Friday, June 17, 2016

A FINE LINE

Image result for a fine lineI was talking to a friend this morning. She feels she isn't doing enough to find a job, not sending out enough resumes, or making enough calls. Well, I said, sometimes you actually aren't doing enough, but other times you're too much on your case. It's a fine line.
     I thought about all the times I've teetered on that line. Usually, like my friend, the line is between: am I doing enough or do I have unrealistic goals and am''''' too much on my case? I can be doing something important to me, like writing, or something I wish I never had to do, like vacuuming, or just about anything at all, and I often get the feeling that the writing isn't deep enough or the vacuuming not complete enough. Is that right, or am I suffering from a perverse perfectionism, the kind that tells me everything I do falls short of some imagined, abstract standard buried deep inside.

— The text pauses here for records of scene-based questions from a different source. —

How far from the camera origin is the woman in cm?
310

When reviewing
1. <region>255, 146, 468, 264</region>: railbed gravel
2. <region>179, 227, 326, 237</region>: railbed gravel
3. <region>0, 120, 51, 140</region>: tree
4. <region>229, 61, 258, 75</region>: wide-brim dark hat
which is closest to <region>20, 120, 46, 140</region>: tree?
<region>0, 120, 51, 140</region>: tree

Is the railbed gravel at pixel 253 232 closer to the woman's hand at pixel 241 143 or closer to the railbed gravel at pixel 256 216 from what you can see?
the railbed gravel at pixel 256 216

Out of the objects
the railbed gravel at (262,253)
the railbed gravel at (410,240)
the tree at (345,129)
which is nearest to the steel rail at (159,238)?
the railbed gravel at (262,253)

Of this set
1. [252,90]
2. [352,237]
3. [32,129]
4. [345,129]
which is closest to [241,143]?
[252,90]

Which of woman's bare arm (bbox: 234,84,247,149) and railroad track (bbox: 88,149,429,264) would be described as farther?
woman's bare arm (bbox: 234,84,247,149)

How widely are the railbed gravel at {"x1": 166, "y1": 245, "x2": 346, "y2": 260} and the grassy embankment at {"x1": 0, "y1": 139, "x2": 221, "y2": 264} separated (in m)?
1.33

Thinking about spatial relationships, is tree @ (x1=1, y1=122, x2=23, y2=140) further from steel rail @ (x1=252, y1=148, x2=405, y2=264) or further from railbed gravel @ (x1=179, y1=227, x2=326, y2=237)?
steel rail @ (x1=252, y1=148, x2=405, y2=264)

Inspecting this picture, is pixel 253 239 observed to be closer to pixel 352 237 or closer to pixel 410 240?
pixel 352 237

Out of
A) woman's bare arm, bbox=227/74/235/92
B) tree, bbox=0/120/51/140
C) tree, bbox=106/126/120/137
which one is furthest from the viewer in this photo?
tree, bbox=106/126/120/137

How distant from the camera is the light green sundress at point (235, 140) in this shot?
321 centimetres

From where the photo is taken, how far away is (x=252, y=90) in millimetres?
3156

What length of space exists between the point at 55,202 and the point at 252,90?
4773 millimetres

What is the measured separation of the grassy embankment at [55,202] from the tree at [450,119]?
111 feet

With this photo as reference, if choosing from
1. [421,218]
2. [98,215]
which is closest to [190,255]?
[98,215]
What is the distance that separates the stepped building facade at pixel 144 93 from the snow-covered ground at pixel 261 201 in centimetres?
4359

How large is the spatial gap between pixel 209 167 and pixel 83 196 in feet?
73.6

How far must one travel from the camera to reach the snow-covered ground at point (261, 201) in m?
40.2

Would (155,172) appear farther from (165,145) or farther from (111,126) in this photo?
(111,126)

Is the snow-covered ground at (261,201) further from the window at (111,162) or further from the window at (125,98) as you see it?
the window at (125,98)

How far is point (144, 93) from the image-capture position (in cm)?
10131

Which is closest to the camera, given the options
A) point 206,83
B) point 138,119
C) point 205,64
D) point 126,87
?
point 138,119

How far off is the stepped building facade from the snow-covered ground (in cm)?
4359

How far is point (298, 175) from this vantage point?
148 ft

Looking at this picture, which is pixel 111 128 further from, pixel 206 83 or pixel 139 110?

     There are other times when I teeter on the line because I have a decision to make. Should I walk away from this man because we've gone past the point of no return, or should I stay and try to work things out? Would it be better to leave this town where things never quite work out, or stay and try harder? My busy worried mind can come up with reasons for either side. So I remain teetering, caught by ambivalence in an anxiety of doubt. 
     And this despite my knowing by now that the problem isn't so much the relative merits on each side of the line - although they're important, too - it's ambivalence itself, a very old pattern, almost my default position. I learned to doubt myself as a child and that doubt has carried forward and still undermines the adult I am. It's the issue behind the issue. And I know my ego can convince me of anything, and then a moment later the reverse. I know that desire, self-interest and willfulness all cloud my view. It's easy to blame them, because I know they are very real, but knowing all that doesn't stop me from choosing one thing and quickly thinking the other is what I should really do. I teeter on the line. 
     What will help me act despite my ambivalence? What will give me the courage to get off the fine line. Many insights about my ego, fear and doubt have helped me chip away at. But there's something else. Actual change comes when I go deep inside, as deep as the ambivalence is. I have to sit with it, feel it and embrace it. I have to surrender my guilt that I have it, my despair that I can really change. The only way I've found to do that is to get quiet and try to clear my mind. To meditate. All through the day, I can take deep breaths and feel the expansiveness a clear mind brings. Eventually, I see that one side of the fine line emerges as the one I want to choose. I find the courage to act because experience has taught me that there aren't any mistakes, the kind that I thought would doom me or plunge me into the abyss. There is only what I do and choose, and if it doesn't work out disaster wont' come because I know there is a refuge inside me that will never let me down.
     My ambivalence used to be a giant ball filling the sky but step by step I've brought it down to size until it's so small I can put it in my pocket, look forward and walk on.